How supervisors can earn employees’ T.R.U.S.T.
Friday, June 26, 2015
Every manager and supervisor wants their employees to trust them. Earning trust is difficult, but once it exists in a relationship, the sky is the limit. Employees who trust their superiors are more satisfied, productive and innovative.
They are also less likely to feel a need to be represented by a union, file lawsuits against their employers and probably even work safer. So, how does one earn the trust of employees? This article offers five steps on the way toward earning employees’ trust.
Talk with your employees
Most supervisors have heard of the "management by walking around" theory. Rather than spending all day in an office or cubical or just sending emails, supervisors should get out among employees, be available for employees to talk to them, listen to them and initiate conversations with them. Supervisors should get to know the unique "story" of each and every employee through in-depth conversations.
Respect your employees
No matter the position, there is honor and dignity in work and doing a job well. Supervisors should appreciate and respect the work of employees who report to them. Employees should feel respected by their supervisors' words and actions.

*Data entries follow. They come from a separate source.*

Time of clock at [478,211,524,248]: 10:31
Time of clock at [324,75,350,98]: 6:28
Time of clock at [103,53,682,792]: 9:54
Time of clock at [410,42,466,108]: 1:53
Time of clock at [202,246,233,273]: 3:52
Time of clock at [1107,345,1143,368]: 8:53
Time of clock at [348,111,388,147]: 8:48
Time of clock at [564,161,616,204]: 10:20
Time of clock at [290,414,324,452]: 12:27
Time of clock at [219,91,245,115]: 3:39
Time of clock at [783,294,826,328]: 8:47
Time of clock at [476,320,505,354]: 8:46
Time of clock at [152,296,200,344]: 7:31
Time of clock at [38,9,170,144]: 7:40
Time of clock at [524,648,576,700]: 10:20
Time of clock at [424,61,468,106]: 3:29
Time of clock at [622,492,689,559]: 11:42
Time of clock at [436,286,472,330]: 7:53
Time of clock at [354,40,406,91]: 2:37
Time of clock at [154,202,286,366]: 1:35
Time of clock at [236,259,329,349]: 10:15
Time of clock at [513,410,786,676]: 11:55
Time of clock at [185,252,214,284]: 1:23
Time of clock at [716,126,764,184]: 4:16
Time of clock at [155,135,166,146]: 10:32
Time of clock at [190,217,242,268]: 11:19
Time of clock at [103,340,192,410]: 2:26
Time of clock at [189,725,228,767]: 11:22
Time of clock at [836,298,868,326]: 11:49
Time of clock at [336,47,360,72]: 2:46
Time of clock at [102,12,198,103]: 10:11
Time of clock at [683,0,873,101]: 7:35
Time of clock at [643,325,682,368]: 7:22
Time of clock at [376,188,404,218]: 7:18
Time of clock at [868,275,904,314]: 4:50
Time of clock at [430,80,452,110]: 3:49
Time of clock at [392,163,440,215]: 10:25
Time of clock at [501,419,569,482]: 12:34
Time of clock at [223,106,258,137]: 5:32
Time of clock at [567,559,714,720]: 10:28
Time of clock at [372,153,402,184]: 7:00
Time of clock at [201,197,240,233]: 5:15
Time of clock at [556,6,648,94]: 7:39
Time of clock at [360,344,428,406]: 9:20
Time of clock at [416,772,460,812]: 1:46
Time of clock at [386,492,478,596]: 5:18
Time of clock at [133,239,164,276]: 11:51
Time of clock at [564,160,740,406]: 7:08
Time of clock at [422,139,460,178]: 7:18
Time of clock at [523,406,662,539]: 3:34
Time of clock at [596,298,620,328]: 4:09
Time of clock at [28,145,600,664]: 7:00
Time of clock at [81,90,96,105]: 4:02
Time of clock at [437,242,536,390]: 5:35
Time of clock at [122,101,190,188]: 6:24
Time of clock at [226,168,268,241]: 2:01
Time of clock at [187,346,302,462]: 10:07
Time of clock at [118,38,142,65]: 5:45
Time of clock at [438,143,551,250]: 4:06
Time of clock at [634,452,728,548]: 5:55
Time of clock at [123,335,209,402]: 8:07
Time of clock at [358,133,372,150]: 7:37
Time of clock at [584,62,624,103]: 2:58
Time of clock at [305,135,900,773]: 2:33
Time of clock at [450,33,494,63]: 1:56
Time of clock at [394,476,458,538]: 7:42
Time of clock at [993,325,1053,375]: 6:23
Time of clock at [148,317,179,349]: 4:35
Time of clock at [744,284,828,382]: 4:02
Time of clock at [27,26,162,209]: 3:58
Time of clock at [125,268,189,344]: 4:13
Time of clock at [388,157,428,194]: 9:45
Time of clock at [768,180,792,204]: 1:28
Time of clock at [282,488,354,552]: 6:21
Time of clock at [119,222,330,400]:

Supervisors should ensure that employees are able to work in an environment that is free from discrimination and harassment based on any of the legally protected categories, such as race, religion, sex, national origin, etc. Employees should be free from any retaliation for expressing views different from their supervisors or complaining about any unlawful practices.
Understand your employees
By talking, listening and observing employees, and applying their own life experiences, supervisors should be able to empathize with and understand the unique perspective of their employees. Supervisors should be aware that people of different generations, economic backgrounds, races, sexes, religions or national origins have different perspectives that should be considered in making workplace decisions in determining appropriate means of communications and for motivating employees.
Self-awareness is necessary to understand how you deal with your employees
Before you can truly understand others, you must understand yourself. What generational context do you bring to your perspective and decision-making? What is your personality type? What are your own goals and expectations in work and life? What are your strengths and limitations? What are you own "hot buttons"?
You need to know the truth about yourself before you can communicate with, motivate and manage others.
Train your employees to do their jobs and to be able to meet their own goals
Most employees have an unquenched thirst for more training. Few actions mean more to employees than when their supervisor or employer invests in them personally by providing them with formal or even informal training to get new skills.
Employees understand that they have more options and upward opportunity if they have more or better skills. They also know that they have more security when they have multiple skills and appreciate almost any training that employers provide them. The act of training manifests the employer's concern and respect, and employees feel that they "matter." That counts much more than any words may express.
Supervisors must work hard every day to earn and maintain the trust of their employees. This article has provided just a few ways that supervisors can earn and keep that trust. Of course, trust can be earned in many other ways and this list is not all-inclusive. Hopefully, you can apply these tips to earn the T.R.U.S.T. of your employees and to be a better supervisor.